Free Seminars Pay Off With Some Business Sense

0

After Plaza Community Services got a $3 million federal grant, the East L.A. non-profit offered child care to 350 kids – up from 60.

Gabriel Buelna, executive director of Plaza, which provides health, education and other community services to low-income children and families, said he got the grant thanks to a Deloitte LLP program that’s designed to help non-profit executives improve their business skills.

“It was a lot of the training from Deloitte that made me regroup my team in the middle of 2008, and go for an additional $3 million to expand our child care program,” Buelna said.

Buelna’s training was provided by the Deloitte Center for Leadership and Community. It holds free seminars for non-profit executives to help train them on such issues as talent management, board governance and succession planning.

It was launched in 2007 by two executives in Deloitte’s downtown L.A. office. Since then, the accounting and consulting firm has expanded the workshops to 16 U.S. offices. In December, Deloitte launched the program in Hyderbad, India, the first step in taking the center’s activities to the rest of the world.

“It was a simple idea that started in Los Angeles with two guys walking down the street,” said Tony Buzzelli, managing partner of Deloitte’s downtown office who started the center with David Porges, head of community involvement for the company’s Southwest offices. They came up with the idea while on a stroll together.

“Now it is operating in India, and I have no doubts that we will extend to other places around the world,” Buzzelli said.

The recession has made the program more valuable, as non-profit executives have to operate on smaller budgets due to a decline in donations, and the weak economy has created a greater demand for the services that non-profits provide.

As a result, non-profit executives need to find ways to run their organizations better. A 2009 study commissioned by Deloitte showed that 40 percent of non-profit executives surveyed said they planned to spend about $50,000 on outside consultants. The program is designed to give non-profit leaders that same expertise – without the fees.

“Problems are growing. The budget crisis and joblessness in this economy have created extraordinary demands for basic needs,” said Regina Birdsell, chief executive of the Center for Nonprofit Management in downtown Los Angeles, which offers comparable training programs. “So now, being able to use those business skills is especially important as executive directors are trying to meet those exploding needs with 30 to 40 percent fewer dollars.”

Birdsell has consulted for the Deloitte Center.

It’s important to customize management training for non-profits, said James Ferris, director of USC’s Center on Philanthropy and Public Policy. Not only are they different from corporations, but they vary widely in size and mission. A workshop may not help a non-profit executive acquire the appropriate business skills to help solve their specific problems.

“The challenge is that not all non-profits need the same thing,” Ferris said. “A grassroots non-profit that relies on volunteers is different than one that pulls in multimillion-dollar contracts.”

Intellectual capital

Deloitte has traditionally made corporate donations to non-profit organizations and encourages its employees to sit on the boards of non-profits.
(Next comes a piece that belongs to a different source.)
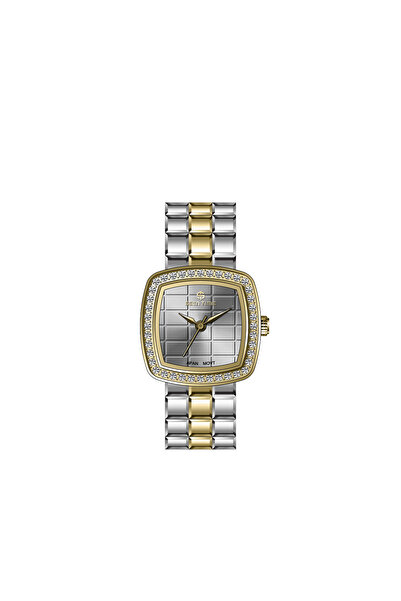 Seen Time Sine Time Women's Watch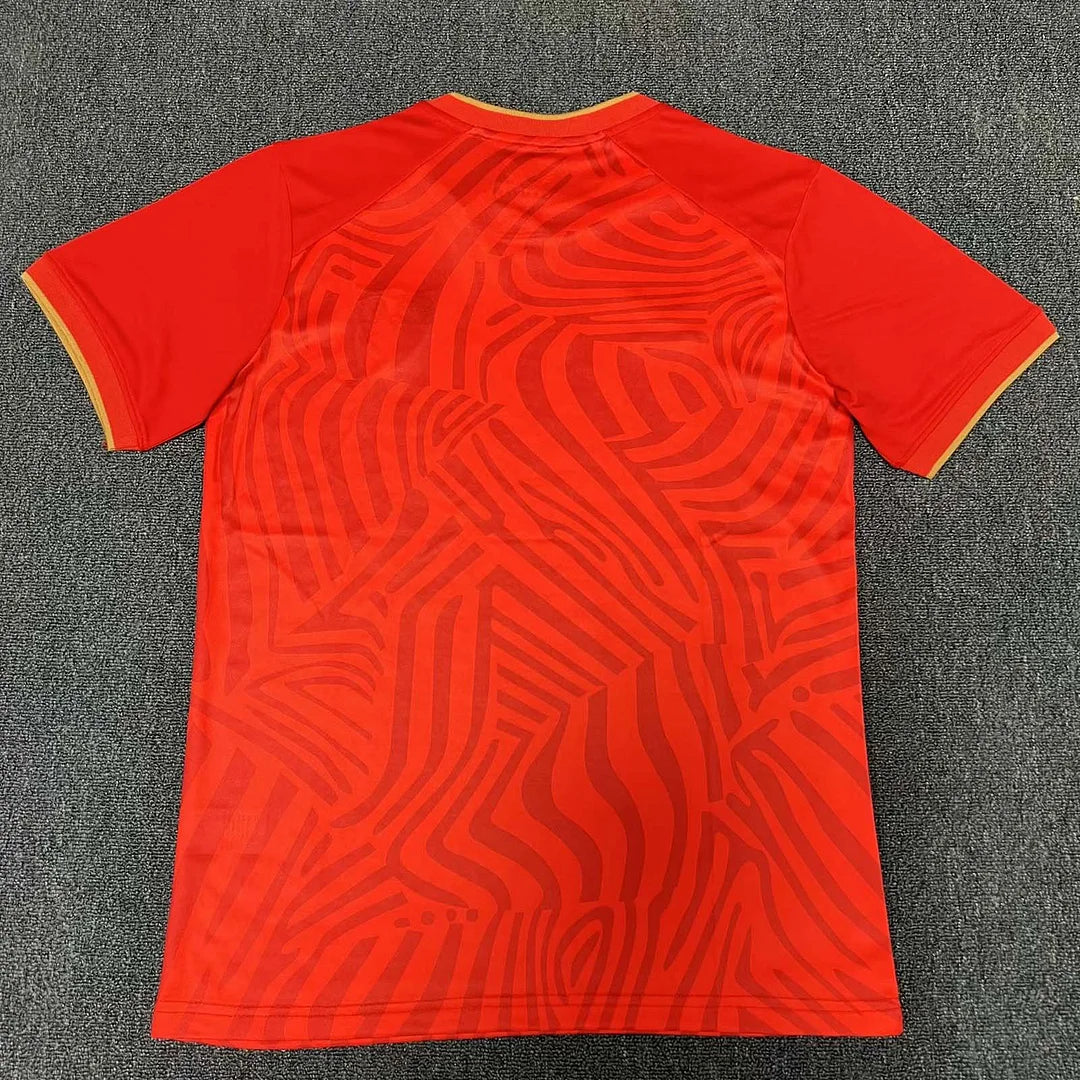 2023/2024 Seville Away Football Shirt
On the first Friday of the company’s fiscal year in June, Deloitte asks its employees to volunteer at a non-profit organization, a company event called Impact Day.

But the Center for Leadership and Community program is much more ambitious. It allows Deloitte to offer similar management expertise to non-profits as the consulting company gives to its corporate clients.

“We have the opportunity to share in the community the same skills and talent that we share with our clients every day,” Buzzelli said.

When they were setting up the program, Buzzelli and Porges reached out to local non-profit executives to find out what business issues they needed help with most.

The first workshop addressed how to coach employees effectively and drew about 50 participants, including executives from the California Science Center, Los Angeles County Economic Development Corp. and United Way of Greater Los Angeles.

Buelna of Plaza has been attending the training programs since the Deloitte center’s inception. At the time, the non-profit had an operating budget of $3 million – that’s grown to $6.5 million thanks to increased fundraising of about $500,000 and the grant.

Once the grant was awarded, Buelna had to tap into his newly acquired management training in order to ramp up the child care program’s expansion. He only had three months.

“In part of the management training, there was training on how you focus to get an almost impossible task done in a possible way,” Buelna said.

While other organizations and programs help non-profit executives improve their business skills, those who have attended Deloitte center workshops said the programs are different because of the emphasis on organization and management.

“It provides a forum, regularity and a routine that you can count on and there aren’t that many forums like that in the region for people who lead organizations,” said Paul Vandeventer, chief executive of downtown L.A. non-profit Community Partners, an incubator for non-profits.